◆ Problem statement
Copy every one of the records below character for character, leaving out the pictures.
----- Task input
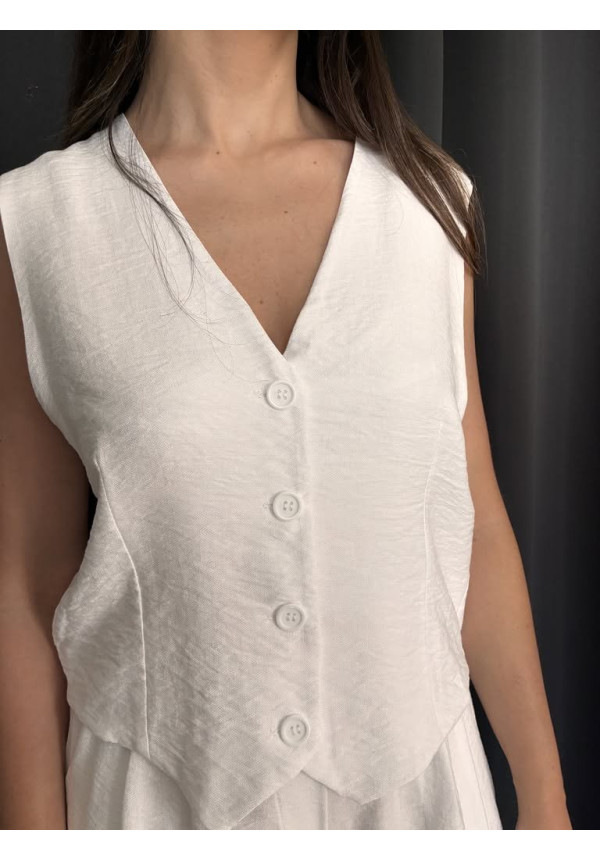 464. Conjunto bermuda y chaleco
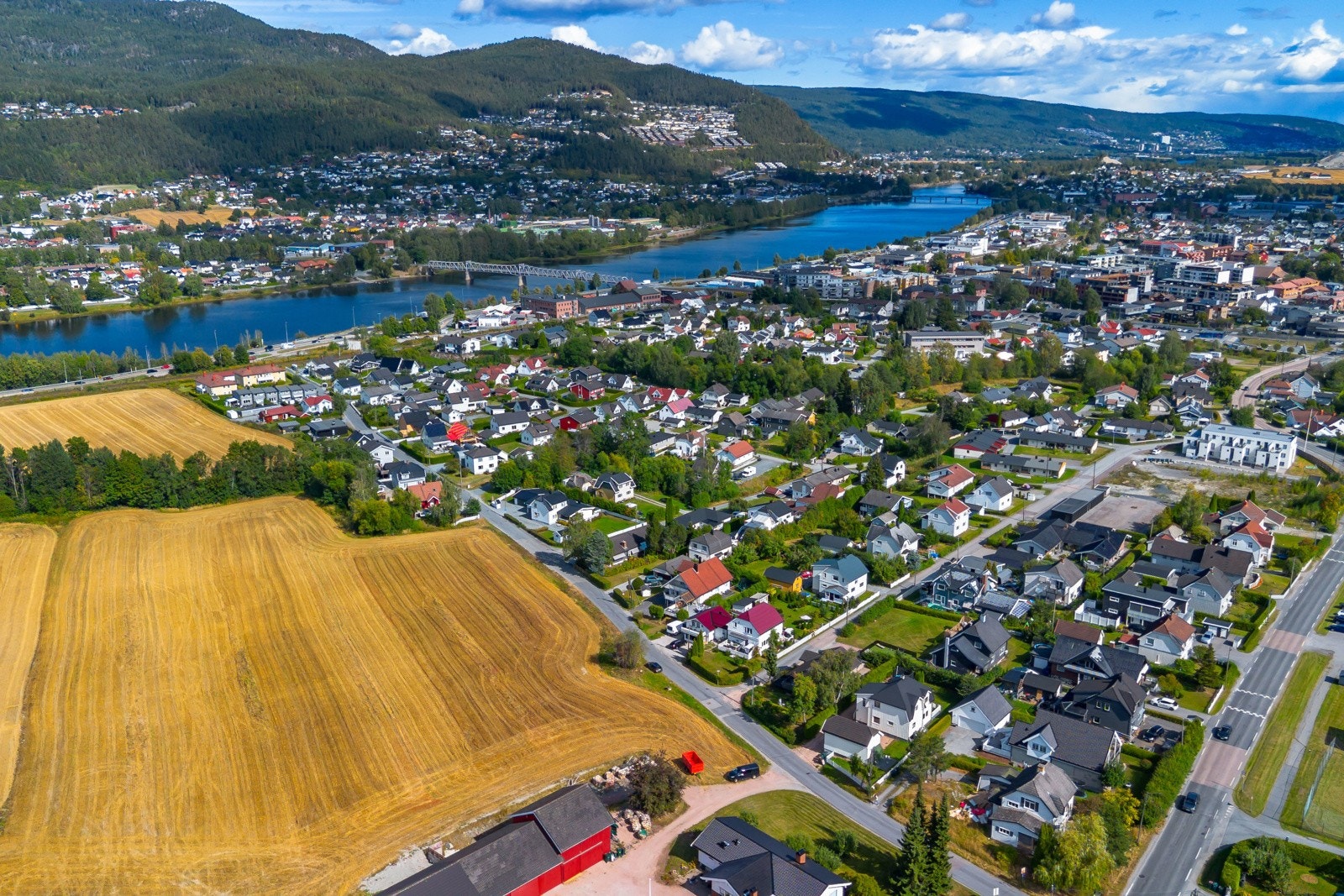 Nærområde til Kroksalleen 21. Galleribilde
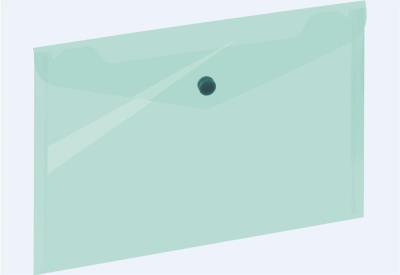 Opakowanie Koperta A5 na zatrzask zielona GRAND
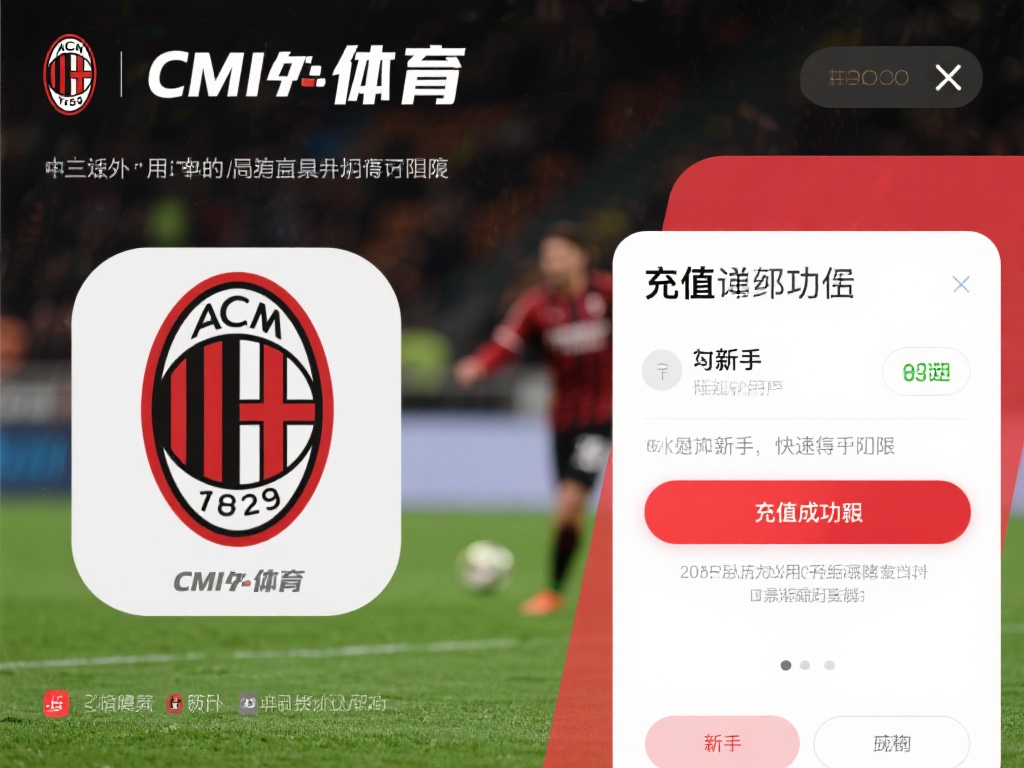 此外，米兰体育还提供了详细的充值教程，即使是新手也
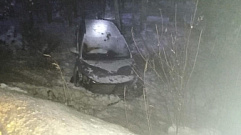 В Тверской области иномарка вылетела в кювет – пострадал пассажир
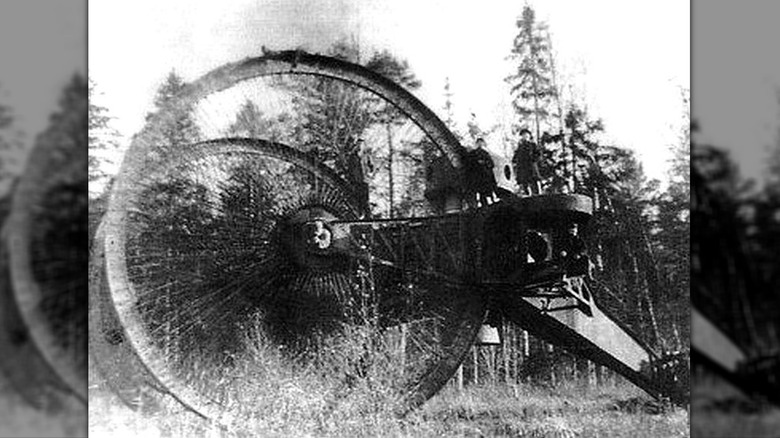 Tsar Tank From The Side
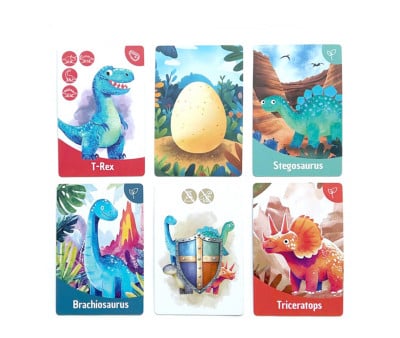 Gioco di Carte Dino Family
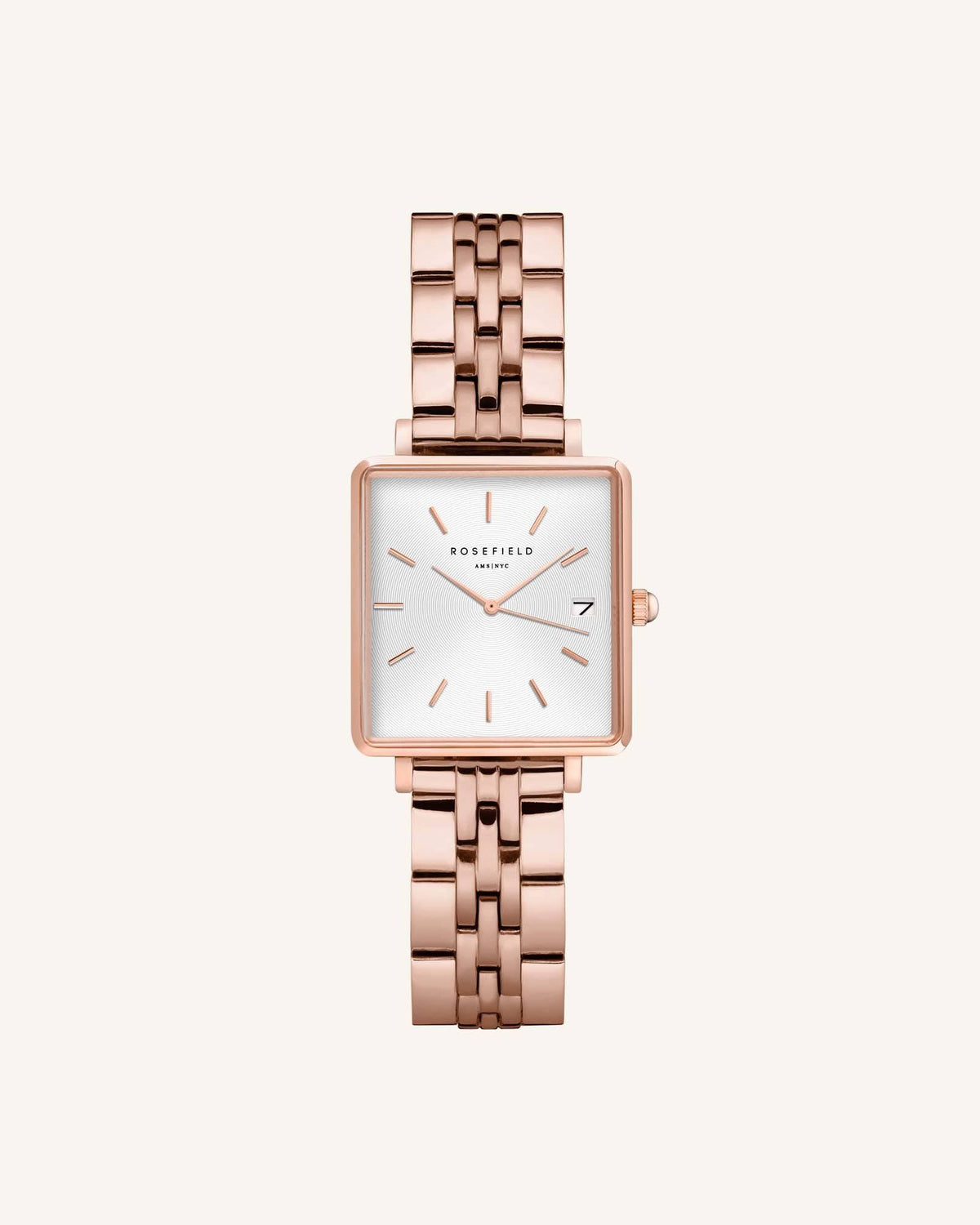Roségoldenes Uhrenarmband leftcolumn
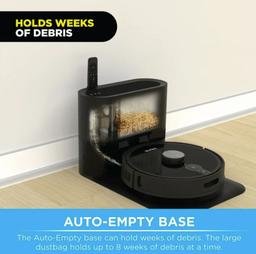 Renoverad iHome Autovac Nova S1 Pro Robot Vacuum - Reebelo Sverige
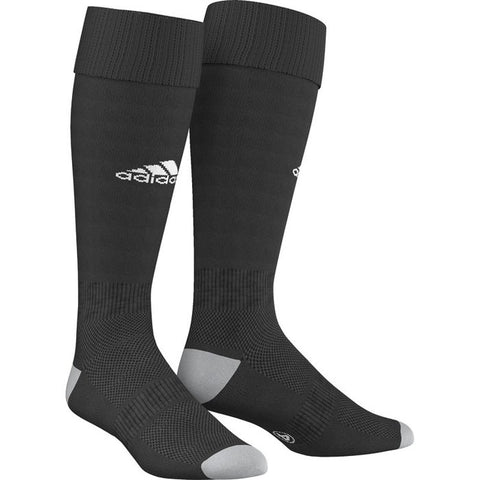 Adidas Milano Referee Socks - Black with White Logo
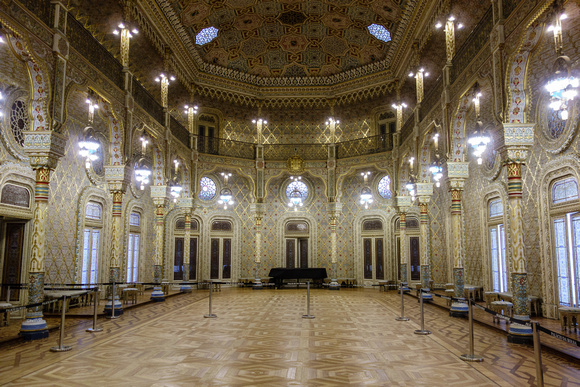 Porto Stock Exchange Palace Arab Room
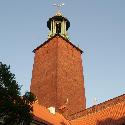 Tower of the Stockholm city hall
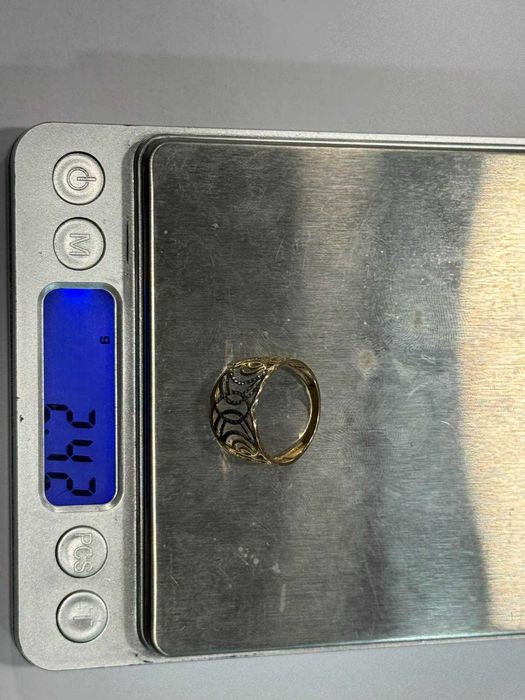 Златен пръстен 14К- 2,42гр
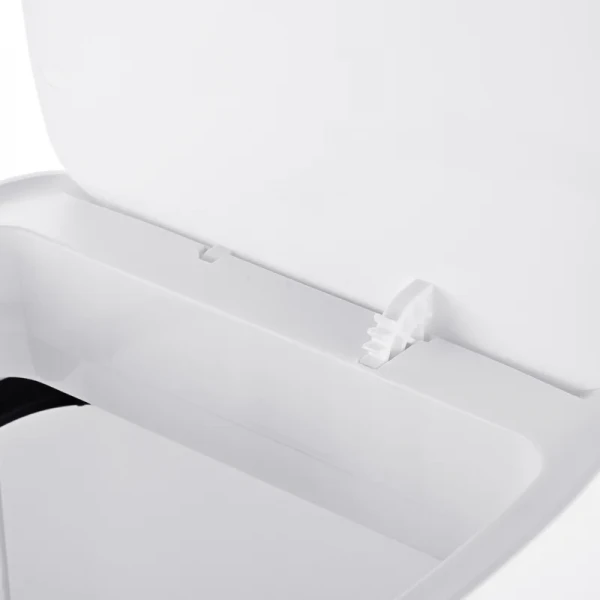 Мусорное ведро сенсорное прямоугольное Mixxus Wave-TC0212 White 12 л (цвет белый) (MI8403)
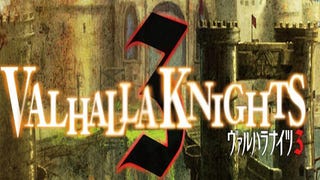 Valhalla Knights 3 release date set for North America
----------
◆ Exercise solution
 464. Conjunto bermuda y chaleco
 Nærområde til Kroksalleen 21. Galleribilde
 Opakowanie Koperta A5 na zatrzask zielona GRAND
 此外，米兰体育还提供了详细的充值教程，即使是新手也
 В Тверской области иномарка вылетела в кювет – пострадал пассажир
 Tsar Tank From The Side
 Gioco di Carte Dino Family
Roségoldenes Uhrenarmband leftcolumn
 Renoverad iHome Autovac Nova S1 Pro Robot Vacuum - Reebelo Sverige
 Adidas Milano Referee Socks - Black with White Logo
 Porto Stock Exchange Palace Arab Room
 Tower of the Stockholm city hall
 Златен пръстен 14К- 2,42гр
 Мусорное ведро сенсорное прямоугольное Mixxus Wave-TC0212 White 12 л (цвет белый) (MI8403)
 Valhalla Knights 3 release date set for North America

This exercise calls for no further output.